Under the Clean Water Act, the Corps has authority under §404 to issue permits for the discharge of "dredged or fill material" into navigable waters. EPA administers §402's NPDES program for other pollutant discharges and promulgates technology-based effluent limitations, including §306 New Source Performance Standards. Pursuant to a 2002 joint EPA–Corps regulation, "fill material" includes materials that change the bottom elevation of a waterbody, such as mine tailings. EPA's regulations also provide that discharges of dredged or fill material regulated under §404 are not subject to NPDES permitting. Where a discharge qualifies as fill material, permitting authority lies with the Corps under §404, and EPA's §402-based effluent limitations and NSPS do not apply to that discharge, absent contrary direction consistent with the statute and regulations. Courts defer to an agency's reasonable interpretation of the CWA and its own regulations (Chevron/Auer deference).

Bottom Line

The tailings slurry to be discharged into Lower Slate Lake is "fill material" under the joint 2002 definition; therefore, the discharge is governed by §404, and the Army Corps of Engineers had authority to issue the permit.

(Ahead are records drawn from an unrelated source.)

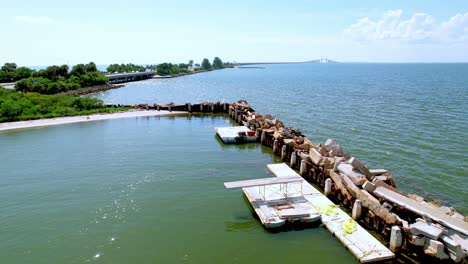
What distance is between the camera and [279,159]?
29.7m

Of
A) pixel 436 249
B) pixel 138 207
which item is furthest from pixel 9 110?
A: pixel 436 249

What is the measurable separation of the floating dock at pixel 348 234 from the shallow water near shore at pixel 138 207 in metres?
0.44

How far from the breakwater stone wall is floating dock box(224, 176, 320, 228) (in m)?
2.17

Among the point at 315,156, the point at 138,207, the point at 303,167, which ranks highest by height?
the point at 315,156

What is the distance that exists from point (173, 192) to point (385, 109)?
4173cm

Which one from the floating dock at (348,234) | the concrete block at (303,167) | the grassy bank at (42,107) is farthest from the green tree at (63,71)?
the floating dock at (348,234)

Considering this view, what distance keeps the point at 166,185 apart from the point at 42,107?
36.9 metres

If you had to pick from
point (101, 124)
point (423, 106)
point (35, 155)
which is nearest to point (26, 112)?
point (101, 124)

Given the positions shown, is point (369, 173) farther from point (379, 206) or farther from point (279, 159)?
point (279, 159)

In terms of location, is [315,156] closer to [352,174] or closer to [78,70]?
[352,174]

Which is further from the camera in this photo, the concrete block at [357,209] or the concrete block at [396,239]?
the concrete block at [357,209]

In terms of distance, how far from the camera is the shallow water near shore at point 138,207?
52.0 feet

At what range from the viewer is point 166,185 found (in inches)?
930

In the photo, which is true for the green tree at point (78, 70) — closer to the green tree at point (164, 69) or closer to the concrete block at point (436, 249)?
the green tree at point (164, 69)
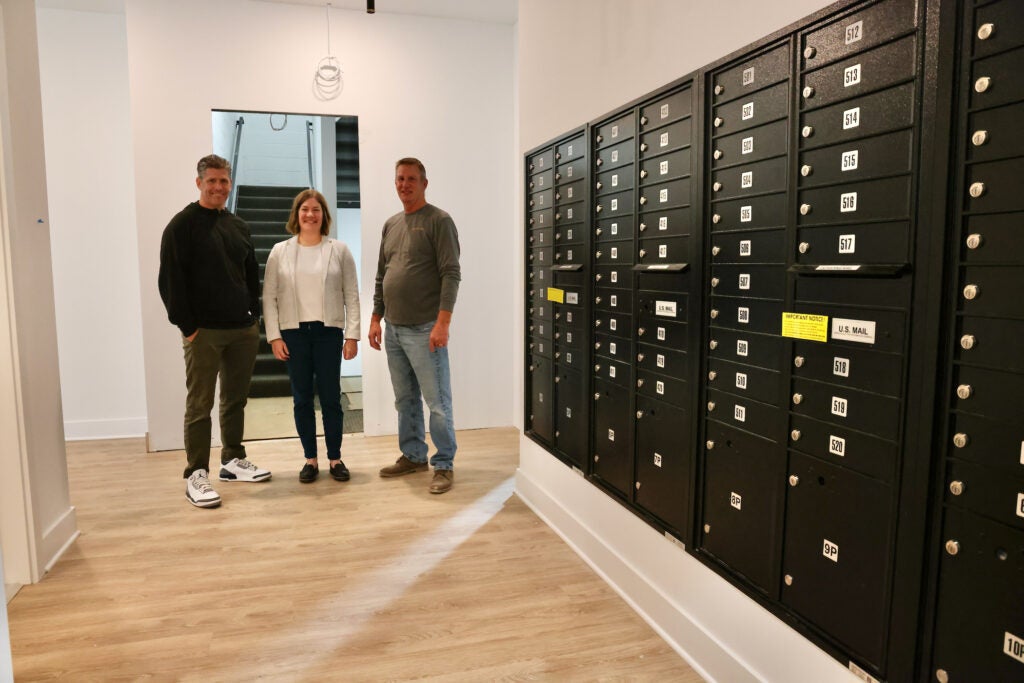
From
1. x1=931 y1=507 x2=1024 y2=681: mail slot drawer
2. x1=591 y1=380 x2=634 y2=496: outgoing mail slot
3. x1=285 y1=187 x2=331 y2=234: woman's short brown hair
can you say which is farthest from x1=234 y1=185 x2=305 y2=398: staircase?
x1=931 y1=507 x2=1024 y2=681: mail slot drawer

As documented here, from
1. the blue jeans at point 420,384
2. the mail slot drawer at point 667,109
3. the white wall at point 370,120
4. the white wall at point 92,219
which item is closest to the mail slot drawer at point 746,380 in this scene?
the mail slot drawer at point 667,109

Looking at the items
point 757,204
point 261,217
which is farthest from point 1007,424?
point 261,217

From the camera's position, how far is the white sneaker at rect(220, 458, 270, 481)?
3.30 meters

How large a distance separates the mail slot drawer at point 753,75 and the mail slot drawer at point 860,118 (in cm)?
15

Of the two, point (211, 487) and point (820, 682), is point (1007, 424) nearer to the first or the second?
point (820, 682)

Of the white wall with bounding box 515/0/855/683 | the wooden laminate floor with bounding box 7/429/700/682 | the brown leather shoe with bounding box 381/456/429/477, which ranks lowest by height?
the wooden laminate floor with bounding box 7/429/700/682

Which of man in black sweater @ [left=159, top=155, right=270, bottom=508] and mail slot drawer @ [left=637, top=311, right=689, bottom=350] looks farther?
man in black sweater @ [left=159, top=155, right=270, bottom=508]

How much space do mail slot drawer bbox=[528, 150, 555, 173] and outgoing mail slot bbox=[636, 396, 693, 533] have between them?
112 cm

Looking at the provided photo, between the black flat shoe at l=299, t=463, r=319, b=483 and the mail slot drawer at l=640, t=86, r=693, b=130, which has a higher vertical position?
the mail slot drawer at l=640, t=86, r=693, b=130

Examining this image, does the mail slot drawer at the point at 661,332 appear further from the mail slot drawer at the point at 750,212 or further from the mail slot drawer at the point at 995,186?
the mail slot drawer at the point at 995,186

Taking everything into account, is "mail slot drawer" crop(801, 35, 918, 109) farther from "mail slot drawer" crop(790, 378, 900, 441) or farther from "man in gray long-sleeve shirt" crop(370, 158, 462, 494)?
"man in gray long-sleeve shirt" crop(370, 158, 462, 494)

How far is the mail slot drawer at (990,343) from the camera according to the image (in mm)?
928

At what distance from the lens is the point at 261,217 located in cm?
657

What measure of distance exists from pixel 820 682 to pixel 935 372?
70 centimetres
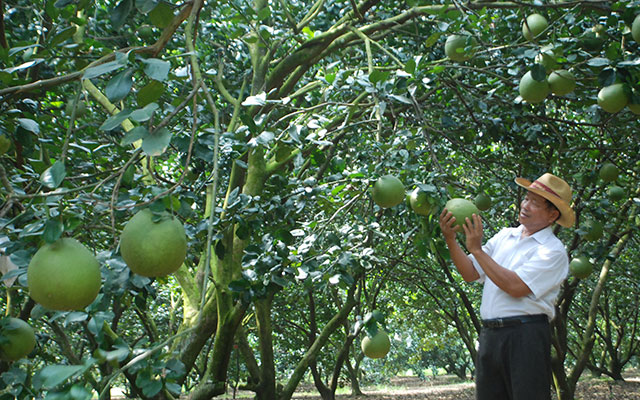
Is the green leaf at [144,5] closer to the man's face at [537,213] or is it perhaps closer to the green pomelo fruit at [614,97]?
the green pomelo fruit at [614,97]

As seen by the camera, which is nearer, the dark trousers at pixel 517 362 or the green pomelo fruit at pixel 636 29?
the green pomelo fruit at pixel 636 29

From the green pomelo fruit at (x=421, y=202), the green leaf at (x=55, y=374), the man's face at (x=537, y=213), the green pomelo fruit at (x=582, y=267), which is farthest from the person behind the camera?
the green pomelo fruit at (x=582, y=267)

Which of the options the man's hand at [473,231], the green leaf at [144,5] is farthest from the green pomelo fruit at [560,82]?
the green leaf at [144,5]

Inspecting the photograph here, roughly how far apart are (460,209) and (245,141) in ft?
4.15

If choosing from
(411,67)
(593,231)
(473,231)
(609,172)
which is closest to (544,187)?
(473,231)

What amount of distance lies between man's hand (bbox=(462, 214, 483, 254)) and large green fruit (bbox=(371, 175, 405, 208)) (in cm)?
35

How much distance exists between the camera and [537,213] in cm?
320

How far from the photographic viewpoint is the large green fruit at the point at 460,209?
7.80 feet

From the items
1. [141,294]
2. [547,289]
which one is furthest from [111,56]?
[547,289]

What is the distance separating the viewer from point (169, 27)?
153cm

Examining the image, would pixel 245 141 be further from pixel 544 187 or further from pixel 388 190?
pixel 544 187

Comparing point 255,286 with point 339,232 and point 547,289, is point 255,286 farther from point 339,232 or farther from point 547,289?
point 547,289

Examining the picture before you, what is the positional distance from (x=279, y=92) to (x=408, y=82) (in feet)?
6.59

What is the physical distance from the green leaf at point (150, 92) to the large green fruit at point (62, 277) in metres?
0.38
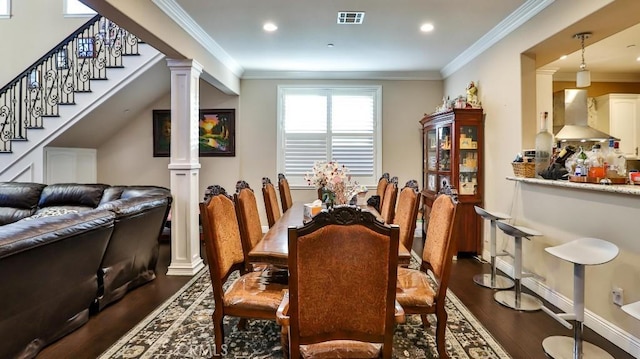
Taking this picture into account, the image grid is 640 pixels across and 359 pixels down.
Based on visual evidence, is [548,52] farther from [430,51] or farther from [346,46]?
[346,46]

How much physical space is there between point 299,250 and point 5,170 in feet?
18.2

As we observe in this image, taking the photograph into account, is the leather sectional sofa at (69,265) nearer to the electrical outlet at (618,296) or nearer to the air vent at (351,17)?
the air vent at (351,17)

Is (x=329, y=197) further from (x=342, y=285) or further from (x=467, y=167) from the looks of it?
(x=467, y=167)

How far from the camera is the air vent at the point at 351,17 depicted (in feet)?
12.0

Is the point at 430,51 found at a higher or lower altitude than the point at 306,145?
higher

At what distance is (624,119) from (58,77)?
9.18 m

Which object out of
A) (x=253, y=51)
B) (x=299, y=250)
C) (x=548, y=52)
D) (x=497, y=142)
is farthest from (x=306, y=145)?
(x=299, y=250)

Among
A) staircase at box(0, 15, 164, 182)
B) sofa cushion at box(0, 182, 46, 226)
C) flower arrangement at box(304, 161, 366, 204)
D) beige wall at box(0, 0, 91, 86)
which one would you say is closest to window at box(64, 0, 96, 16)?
beige wall at box(0, 0, 91, 86)

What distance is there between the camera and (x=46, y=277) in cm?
229

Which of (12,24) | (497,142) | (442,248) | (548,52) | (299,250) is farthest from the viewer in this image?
(12,24)

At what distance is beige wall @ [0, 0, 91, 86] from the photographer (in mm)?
6301

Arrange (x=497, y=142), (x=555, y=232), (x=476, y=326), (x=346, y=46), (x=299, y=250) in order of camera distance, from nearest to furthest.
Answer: (x=299, y=250), (x=476, y=326), (x=555, y=232), (x=497, y=142), (x=346, y=46)

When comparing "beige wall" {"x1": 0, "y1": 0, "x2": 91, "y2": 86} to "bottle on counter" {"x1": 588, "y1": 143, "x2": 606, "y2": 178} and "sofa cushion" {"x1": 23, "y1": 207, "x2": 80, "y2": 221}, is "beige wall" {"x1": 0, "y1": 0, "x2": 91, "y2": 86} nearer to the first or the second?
"sofa cushion" {"x1": 23, "y1": 207, "x2": 80, "y2": 221}

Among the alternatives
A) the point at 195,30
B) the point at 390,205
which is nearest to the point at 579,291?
the point at 390,205
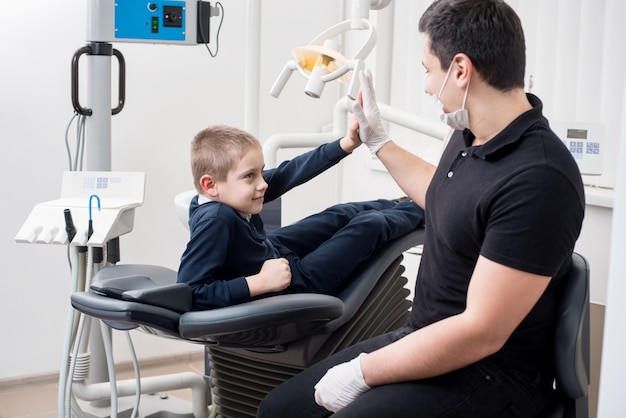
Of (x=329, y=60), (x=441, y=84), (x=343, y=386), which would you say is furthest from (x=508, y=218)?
(x=329, y=60)

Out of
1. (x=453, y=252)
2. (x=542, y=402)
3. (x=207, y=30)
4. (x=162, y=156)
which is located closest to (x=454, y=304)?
(x=453, y=252)

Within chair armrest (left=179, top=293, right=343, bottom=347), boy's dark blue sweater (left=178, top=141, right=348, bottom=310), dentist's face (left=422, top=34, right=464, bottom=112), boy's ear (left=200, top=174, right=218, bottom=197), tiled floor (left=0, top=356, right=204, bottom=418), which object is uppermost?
dentist's face (left=422, top=34, right=464, bottom=112)

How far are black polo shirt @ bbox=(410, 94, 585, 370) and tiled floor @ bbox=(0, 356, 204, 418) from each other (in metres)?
1.70

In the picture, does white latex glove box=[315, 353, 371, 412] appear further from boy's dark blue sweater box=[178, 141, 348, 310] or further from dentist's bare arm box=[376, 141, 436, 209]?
dentist's bare arm box=[376, 141, 436, 209]

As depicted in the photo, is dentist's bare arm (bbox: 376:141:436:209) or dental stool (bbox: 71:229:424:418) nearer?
dental stool (bbox: 71:229:424:418)

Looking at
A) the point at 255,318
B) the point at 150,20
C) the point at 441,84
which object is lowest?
the point at 255,318

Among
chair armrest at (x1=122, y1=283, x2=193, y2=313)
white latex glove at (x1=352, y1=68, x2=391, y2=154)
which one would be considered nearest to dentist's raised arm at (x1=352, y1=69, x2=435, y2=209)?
white latex glove at (x1=352, y1=68, x2=391, y2=154)

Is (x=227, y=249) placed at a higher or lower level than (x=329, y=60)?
lower

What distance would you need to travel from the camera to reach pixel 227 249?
1726mm

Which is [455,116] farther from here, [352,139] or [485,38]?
[352,139]

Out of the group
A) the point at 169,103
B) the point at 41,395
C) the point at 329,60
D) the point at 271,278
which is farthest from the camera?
the point at 169,103

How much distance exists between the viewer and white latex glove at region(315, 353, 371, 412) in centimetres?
144

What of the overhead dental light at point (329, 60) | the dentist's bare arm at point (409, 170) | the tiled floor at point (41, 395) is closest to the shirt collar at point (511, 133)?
the dentist's bare arm at point (409, 170)

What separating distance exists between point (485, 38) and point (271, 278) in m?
0.67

EPA's §306 New Source Performance Standards for froth-flotation mills do not apply to a §404 discharge of fill material. The Ninth Circuit's judgment was reversed.

Why It Matters

The decision clarifies the boundary between the CWA's §404 and §402 programs and confirms that when a discharge qualifies as fill material, it is exclusively governed by §404 and the Corps' permitting process, not EPA's §402 NPDES regime or NSPS. For practitioners and students, the case is a prime example of Chevron/Auer deference, interagency coordination, and the regulatory consequences of definitional rules. It also highlights a policy tension: classifying certain mine waste as "fill" can avoid stringent technology-based limits, spurring debate about potential regulatory "loopholes" and prompting attention to EPA's oversight tools (e.g., §404(b)(1) Guidelines and §404(c) veto) and future rulemaking.